Lack of oxygen killed 14 of 49 children in Farrukhabad hospital, says report
The report says 14 of 30 children died only of peri-natal asphyxia, a condition where a child cannot breathe properly after birth and has to be immediately put on oxygen supply.Updated: Sep 06, 2017 00:34 IST
Lack of oxygen killed at least 14 of the 49 children who died at a government hospital in Uttar Pradesh’s Farrukhabad last month , an official report of the institution’s top medical officer has said, contradicting the stand taken by the state administration.
The report of the chief medical superintendent of the women’s section of the Ram Manohar Lohia hospital noted that 14 out of 30 children who died between July 22 and August 20 at the sick newborn care unit (SNCU) perished only of peri-natal asphyxia – a condition where a child cannot breathe properly after birth and has to be immediately put on oxygen supply.
The report says another four of the 30 died because of peri-natal asphyxia along with other complications. Twelve others died of other reasons ranging from septicemia to premature birth. Hindustan Times has a copy of the report accessed through hospital sources.
Other than these 30 children, 19 more babies died at birth in the hospital during the same period.
“There could be several reasons for perinatal asphyxia or what be call a difficult birth, and these babies need oxygen support. In fact they might even need a ventilator,” says Dr Deepika Deka, professor, gynaecology and obstetrics department, New Delhi’s All India Institute of Medical Sciences.
“Every hospital in its labour room must have adequate oxygen and the facility to ventilate in case of emergency.”
Officials said that this document became the basis for a report by the city magistrate, which indicted the hospital authorities for gross negligence. Within hours, the state government dismissed the magistrate’s report as “superficial” on Monday and insisted that the deaths weren’t due to an oxygen supply crisis.
This came at a time when chief minister Yogi Adityanath is facing a storm of criticism over a string of similar deaths at a government hospital in Gorakhpur roughly a month ago. The government has swept aside charges of negligence in both cases despite mounting attacks on the state’s poor health infrastructure.
Local officials point out to a crucial difference between the two cases. In the case of the Baba Raghav Das Medical College in Gorakhpur, it was alleged that a snag in oxygen supply caused the deaths. But in Farrukhabad, both the magistrate and parents of the newborns blame the doctors and hospital staff for being careless and not providing oxygen, which was available, to the children.
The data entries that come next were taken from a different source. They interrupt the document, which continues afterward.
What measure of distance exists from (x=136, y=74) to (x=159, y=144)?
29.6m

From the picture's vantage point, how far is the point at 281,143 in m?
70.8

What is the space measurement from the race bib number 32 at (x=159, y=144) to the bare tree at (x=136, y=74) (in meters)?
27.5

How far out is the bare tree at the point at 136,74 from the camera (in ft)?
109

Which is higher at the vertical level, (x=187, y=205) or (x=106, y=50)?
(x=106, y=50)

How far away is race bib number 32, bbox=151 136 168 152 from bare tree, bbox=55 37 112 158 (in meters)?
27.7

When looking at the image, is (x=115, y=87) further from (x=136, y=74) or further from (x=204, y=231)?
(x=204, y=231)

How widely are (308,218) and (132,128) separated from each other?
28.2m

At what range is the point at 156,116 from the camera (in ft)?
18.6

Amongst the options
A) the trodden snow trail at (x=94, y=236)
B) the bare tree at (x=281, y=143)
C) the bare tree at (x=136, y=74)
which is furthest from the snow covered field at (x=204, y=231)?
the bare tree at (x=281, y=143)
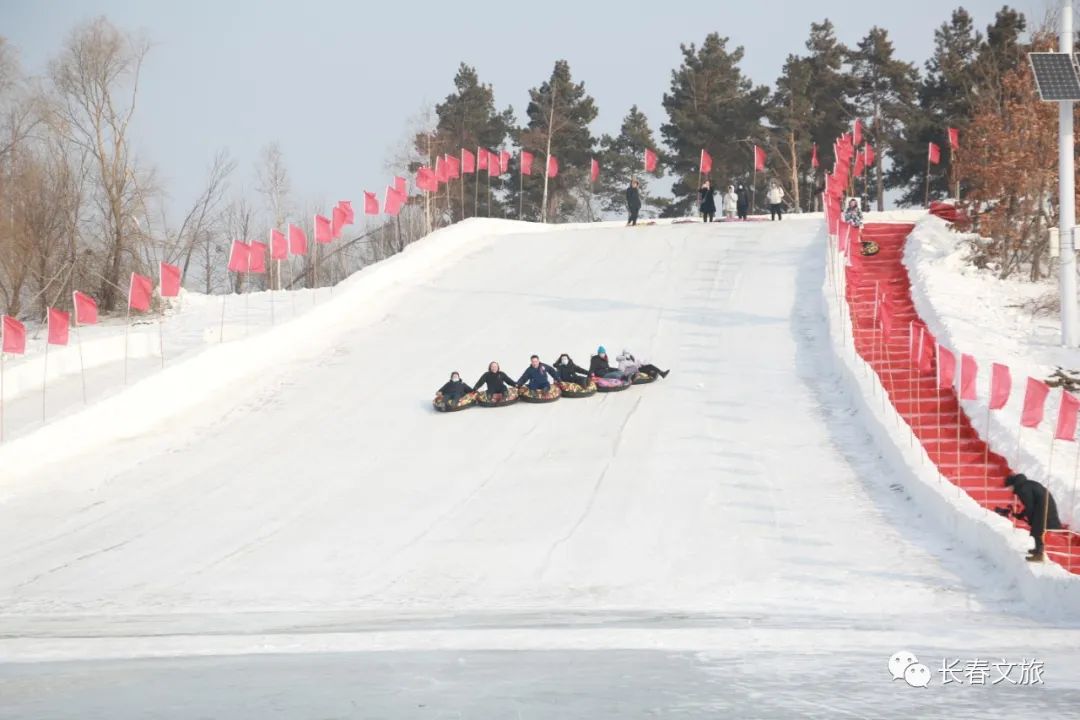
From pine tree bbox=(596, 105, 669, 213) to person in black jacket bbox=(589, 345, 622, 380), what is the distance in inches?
1705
“This underlines gross negligence on the part of the hospital authorities and staff members,” said a district official who didn’t want to be named. “The government wrongly presumed the local report puts the blame on shortage of oxygen as was the case in Gorakhpur.” The official said the magistrate’s team had a doctor on board.
The SNCU is functioning with just one doctor on staff, as against a requirement of four.
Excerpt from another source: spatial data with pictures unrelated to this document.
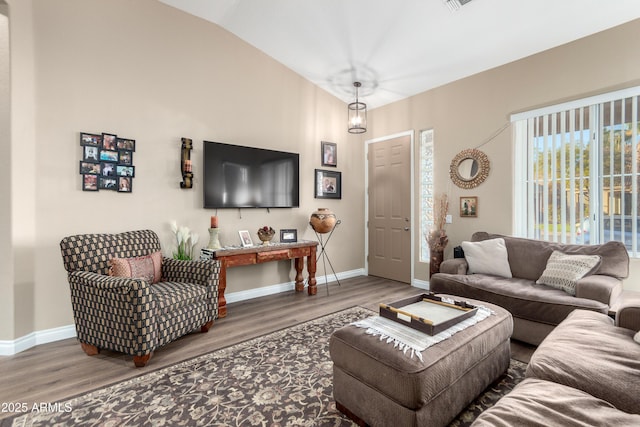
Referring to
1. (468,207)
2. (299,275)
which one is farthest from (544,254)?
(299,275)

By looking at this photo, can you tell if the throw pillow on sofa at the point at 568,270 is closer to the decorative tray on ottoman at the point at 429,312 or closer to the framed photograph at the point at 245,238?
the decorative tray on ottoman at the point at 429,312

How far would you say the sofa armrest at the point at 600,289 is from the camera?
2.41 metres

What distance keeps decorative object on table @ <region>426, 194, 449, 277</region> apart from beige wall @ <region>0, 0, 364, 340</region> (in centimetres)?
192

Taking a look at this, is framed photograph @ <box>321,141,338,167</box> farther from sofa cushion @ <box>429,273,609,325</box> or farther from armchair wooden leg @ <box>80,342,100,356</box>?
armchair wooden leg @ <box>80,342,100,356</box>

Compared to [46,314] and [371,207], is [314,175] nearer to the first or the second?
[371,207]

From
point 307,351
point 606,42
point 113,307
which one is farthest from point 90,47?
point 606,42

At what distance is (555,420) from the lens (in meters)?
1.03

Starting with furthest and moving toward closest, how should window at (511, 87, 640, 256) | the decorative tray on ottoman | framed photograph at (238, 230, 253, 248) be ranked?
framed photograph at (238, 230, 253, 248), window at (511, 87, 640, 256), the decorative tray on ottoman

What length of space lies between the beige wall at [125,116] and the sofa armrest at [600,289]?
3267 millimetres

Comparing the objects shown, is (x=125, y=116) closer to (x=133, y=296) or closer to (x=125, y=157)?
(x=125, y=157)

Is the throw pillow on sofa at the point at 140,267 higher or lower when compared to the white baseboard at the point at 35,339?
higher

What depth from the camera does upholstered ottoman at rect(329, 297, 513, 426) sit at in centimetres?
143

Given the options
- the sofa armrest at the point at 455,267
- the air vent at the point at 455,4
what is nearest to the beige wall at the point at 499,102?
the sofa armrest at the point at 455,267

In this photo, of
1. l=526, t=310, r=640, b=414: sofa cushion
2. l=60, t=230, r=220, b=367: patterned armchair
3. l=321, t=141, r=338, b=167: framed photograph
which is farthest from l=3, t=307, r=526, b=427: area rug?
l=321, t=141, r=338, b=167: framed photograph
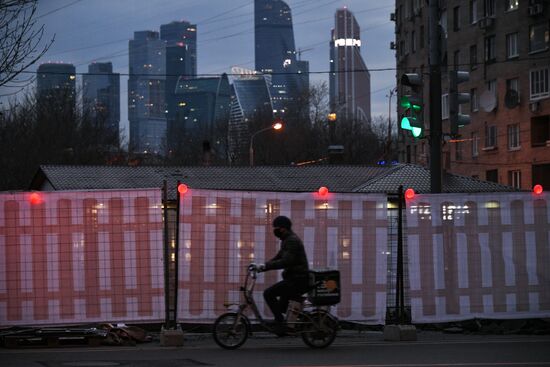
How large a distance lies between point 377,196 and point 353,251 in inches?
36.0

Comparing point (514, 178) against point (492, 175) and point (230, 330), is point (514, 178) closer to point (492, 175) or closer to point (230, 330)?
point (492, 175)

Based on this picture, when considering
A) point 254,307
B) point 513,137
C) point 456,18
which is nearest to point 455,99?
point 254,307

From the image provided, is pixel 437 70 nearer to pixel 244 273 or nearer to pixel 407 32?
pixel 244 273

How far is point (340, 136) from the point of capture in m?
90.6

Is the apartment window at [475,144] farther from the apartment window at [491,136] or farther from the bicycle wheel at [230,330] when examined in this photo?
the bicycle wheel at [230,330]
Health department officials, however, continued to set aside charges that doctors didn’t give adequate oxygen to children. “There can be many reasons behind peri-natal asphyxia. A child can get asphyxiated in mother’s womb,” said a doctor, not willing to be identified.
“It would have been prudent for the inquiry team to consult the experts broadly rather than hurriedly reaching a conclusion and blaming the hospital for deaths,” he said.